One outcome from Copenhagen must be the provision of substantial finance for adaptation in developing countries. This must be at least US$50bn on average over the period 2013-2017, rising to at least US$100 billion per year by 2020, consistent with the latest available scientific and economic needs assessments. Funding should prioritise the most vulnerable countries and within them, the most vulnerable communities and peoples. All funding must be additional to existing Official Development Assistance (ODA) commitments of 0.7% of Gross National Income (GNI) which are still required to meet the Millennium Development Goals. This new finance for adaptation must be from innovative sources, be predictable and be provided as grants and not loans.

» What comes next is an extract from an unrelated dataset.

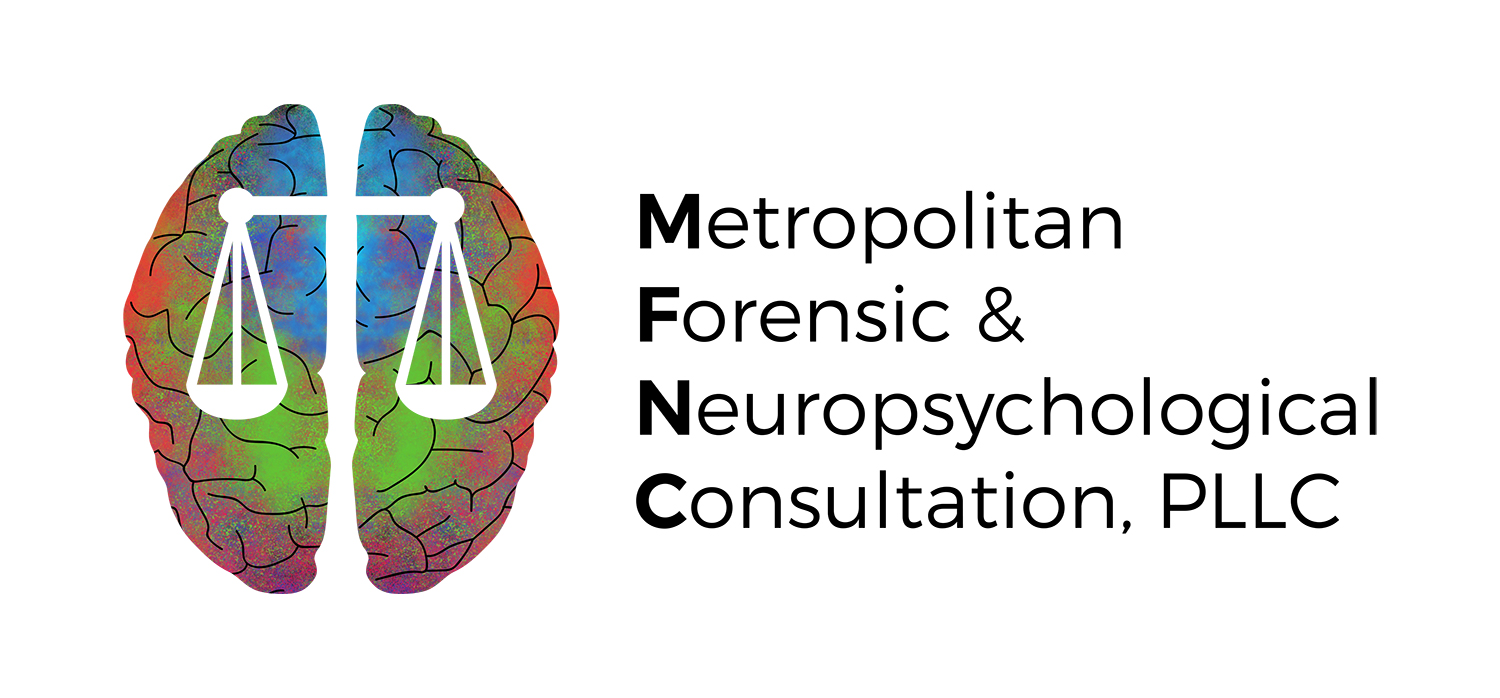 Metropolitan Forensic & Neuropsychological Consultation, PLLC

A Copenhagen Adaptation Framework should:
- Massively scale-up support for adaptation actions in developing countries, covering the full life-cycle of adaptation and for the full range of actions from specific projects to the full implementation of National Adaptation Action Strategies and Plans, from immediate to long-term action
- Deliver regular flows of financial and other support for adaptation planning, implementation and evaluation/monitoring, in the form of predictable periodic grant instalments
- Prioritise especially vulnerable people and countries, through sound human and ecosystem vulnerability and climate risk assessments
- Facilitate transparent, participatory, and inclusive decision-making at all levels, including at the level of institutional arrangements
- Provide immediate support for capacity building, including institutional capacity building, to set up new, or enhance existing in-country processes for transparent and participatory adaptation planning, implementation and monitoring/review
- Facilitate, enable and support generation, gathering and disseminating of data, knowledge and experiences, including traditional knowledge on adaptation planning and practices
- Make available interim support for developing countries for the development of adaptation programmes and for mainstreaming of climate change into all government programs in the next few years, before National Adaptation Plans are able to be prepared
- Provide upfront financial and technical assistance for the most vulnerable developing countries
- Strengthen and expand the work of existing (and where required new) Regional Centres to scale- up and facilitate capacity building on national and sub-national levels, with a view to accelerate the implementation of adaptation on the best scientific basis available
- Provide for the establishment of a Climate Risk Insurance Mechanism that a) provides or facilitates technical assistance for disaster risk reduction activities such as risk and vulnerability assessments; b) includes a climate risk fund to cover a pre-defined proportion of damages from high-level, climate related shocks; c) provides technical assistance and financial support for setting up and operating pro- poor insurance schemes such as micro insurance
- Initiate a mechanism to address loss and damage from unavoidable slow-onset impacts of climate change (such as sea-level rise or intrusion of saltwater into aquifers). This mechanism must be designed to recover and rehabilitate, and provide compensation for, livelihoods and ecosystems threatened, damaged or lost through such impacts
- Provide for independent monitoring and evaluation of finance and support provided internationally as well as of the effectiveness of programmes delivered, with space and resources provided for civil society to review and comment on national adaptation strategies, programmes and projects. Where appropriate, relevant social and environmental impact assessment tools should be used to avoid mal-adaptation. Provide for equitable, geographically- balanced and transparent governance of institutions (whether new or existing), with representation of vulnerable communities, populations and people and from civil society (including full participation and voting rights)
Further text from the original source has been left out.